Sıtma Korunma Yolları
CEVAP - Sıtmanın korunmasında en etkili yol, sıtmanın kaynağı olan ve bulaşmasını sağlayan sivrisineklerle mücadele etmektir. Sıtmayı sivrisineklerin anofel (dişi) türü bulaştırır. Dünya' da 400 kadar anofel türü bulunup bunlardan 51'i sıtmayı bulaştırmaktadır. Ülkemizde15 tür anofel olup 8 türü sıtmayı bulaştırmaktadır.

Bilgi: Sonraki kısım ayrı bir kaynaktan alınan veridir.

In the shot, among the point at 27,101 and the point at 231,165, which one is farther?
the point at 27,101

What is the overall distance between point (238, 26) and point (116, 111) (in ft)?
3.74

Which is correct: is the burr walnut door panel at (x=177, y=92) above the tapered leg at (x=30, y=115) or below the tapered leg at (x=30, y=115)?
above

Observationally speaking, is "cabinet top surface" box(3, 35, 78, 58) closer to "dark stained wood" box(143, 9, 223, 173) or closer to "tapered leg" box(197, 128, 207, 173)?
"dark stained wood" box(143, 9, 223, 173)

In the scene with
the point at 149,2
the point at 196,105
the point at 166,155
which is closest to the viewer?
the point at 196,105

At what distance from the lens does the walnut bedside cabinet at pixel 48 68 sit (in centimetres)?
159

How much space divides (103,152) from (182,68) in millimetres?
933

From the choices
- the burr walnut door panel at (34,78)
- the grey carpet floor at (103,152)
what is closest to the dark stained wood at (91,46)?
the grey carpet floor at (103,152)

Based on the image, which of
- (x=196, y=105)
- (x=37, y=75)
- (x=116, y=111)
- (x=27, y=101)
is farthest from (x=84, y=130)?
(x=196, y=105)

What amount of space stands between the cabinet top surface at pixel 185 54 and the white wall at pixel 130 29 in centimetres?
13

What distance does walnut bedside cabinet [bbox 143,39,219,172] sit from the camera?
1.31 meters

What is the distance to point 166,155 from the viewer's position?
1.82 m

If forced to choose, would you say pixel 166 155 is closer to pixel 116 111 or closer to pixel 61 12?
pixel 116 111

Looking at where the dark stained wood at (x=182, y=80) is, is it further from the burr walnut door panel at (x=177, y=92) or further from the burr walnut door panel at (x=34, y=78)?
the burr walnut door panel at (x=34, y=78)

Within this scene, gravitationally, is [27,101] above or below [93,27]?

Dişi anofellerin gözle görülebilecek en önemli özelliklen şunlardır; hortumları uzun, larvaları su yüzeyinde paralel durur, yetişkinleri ise kondukları yüzeyde 45 derece açı ile dururlar. Sivrisinekle mücadelede durgun su, bataklık ve açık su depoları kurutulur, ilaçlanır veya kapatılır. Çünkü sivrisinekler çiftleştikten birkaç gün sonra, dişileri bataklıklara ve su birikintilerine 100-500 kadar yumurta bırakırlar. Yumurtalar uygun ortamda 2-5 gün sonra larva (kurtçuk), sonra pupa ve erişkin sivrisinek hâline gelirler. Bu gelişme 24-27 °C de 2 hafta içinde olur İnsanlar kendilerini sivrisinekten koruyarak sıtmadan korunmuş olurlar.
İkinci önemli korunma yolu ise portör ve yeni sıtma vakalarını tespit edip tedavi etmektir. Bunun için başka bölgeden gelen, ateşli olan kimselerden, ince ve kalın yayma kan alınarak, gölgede kurutulup lâboratuvara gönderilir ve koruma tedavisi uygulanır. Sıtma teşhisi konan hastalar tedavi edilerek bulaşma önlenmeye çalışılır.
Ayrıca sıtmalı bölgelere gidenler haftada veya 15 günde bir uygun dozda primetamin alarak koruyucu önlem alınabilir. Sıtmanın aşısı yoktur, ancak aşı çalışmaları yapılmaktadır.